Image and question data:
□ □ □
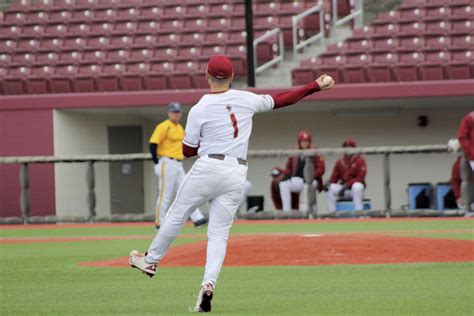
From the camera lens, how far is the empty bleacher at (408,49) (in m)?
20.5

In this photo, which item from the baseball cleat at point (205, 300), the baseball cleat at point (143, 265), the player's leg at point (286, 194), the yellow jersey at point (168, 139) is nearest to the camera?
the baseball cleat at point (205, 300)

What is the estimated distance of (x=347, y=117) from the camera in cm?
2234

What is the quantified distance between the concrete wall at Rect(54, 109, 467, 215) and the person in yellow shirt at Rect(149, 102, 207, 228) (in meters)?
4.51

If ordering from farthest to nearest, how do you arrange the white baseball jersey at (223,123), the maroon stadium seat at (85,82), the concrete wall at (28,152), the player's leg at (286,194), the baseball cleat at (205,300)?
the maroon stadium seat at (85,82), the concrete wall at (28,152), the player's leg at (286,194), the white baseball jersey at (223,123), the baseball cleat at (205,300)

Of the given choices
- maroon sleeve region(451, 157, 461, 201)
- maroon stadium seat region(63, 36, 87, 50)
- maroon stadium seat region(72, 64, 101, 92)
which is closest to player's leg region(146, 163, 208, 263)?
maroon sleeve region(451, 157, 461, 201)

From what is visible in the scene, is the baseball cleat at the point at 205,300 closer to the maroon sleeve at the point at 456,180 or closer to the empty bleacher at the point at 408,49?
the maroon sleeve at the point at 456,180

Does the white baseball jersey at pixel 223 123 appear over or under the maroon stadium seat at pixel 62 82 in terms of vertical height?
□ □ □
## [REQUIRED WORK]
Recast every line of the data above as a JSON list of strings, one string per line, omitting blank lines and leaving out the pictures.

## [EXERCISE RESULT]
[
  "From the camera lens, how far is the empty bleacher at (408,49) (in m)?",
  "20.5",
  "In this photo, which item from the baseball cleat at point (205, 300), the baseball cleat at point (143, 265), the player's leg at point (286, 194), the yellow jersey at point (168, 139) is nearest to the camera?",
  "the baseball cleat at point (205, 300)",
  "What is the estimated distance of (x=347, y=117) from the camera in cm?",
  "2234",
  "What is the quantified distance between the concrete wall at Rect(54, 109, 467, 215) and the person in yellow shirt at Rect(149, 102, 207, 228) (in meters)?",
  "4.51",
  "If ordering from farthest to nearest, how do you arrange the white baseball jersey at (223,123), the maroon stadium seat at (85,82), the concrete wall at (28,152), the player's leg at (286,194), the baseball cleat at (205,300)?",
  "the maroon stadium seat at (85,82), the concrete wall at (28,152), the player's leg at (286,194), the white baseball jersey at (223,123), the baseball cleat at (205,300)",
  "Of the given choices",
  "- maroon sleeve region(451, 157, 461, 201)",
  "- maroon stadium seat region(63, 36, 87, 50)",
  "- maroon stadium seat region(72, 64, 101, 92)",
  "which is closest to player's leg region(146, 163, 208, 263)?",
  "maroon sleeve region(451, 157, 461, 201)",
  "From what is visible in the scene, is the baseball cleat at the point at 205,300 closer to the maroon sleeve at the point at 456,180 or closer to the empty bleacher at the point at 408,49?",
  "the maroon sleeve at the point at 456,180",
  "Does the white baseball jersey at pixel 223 123 appear over or under the maroon stadium seat at pixel 62 82 in terms of vertical height?"
]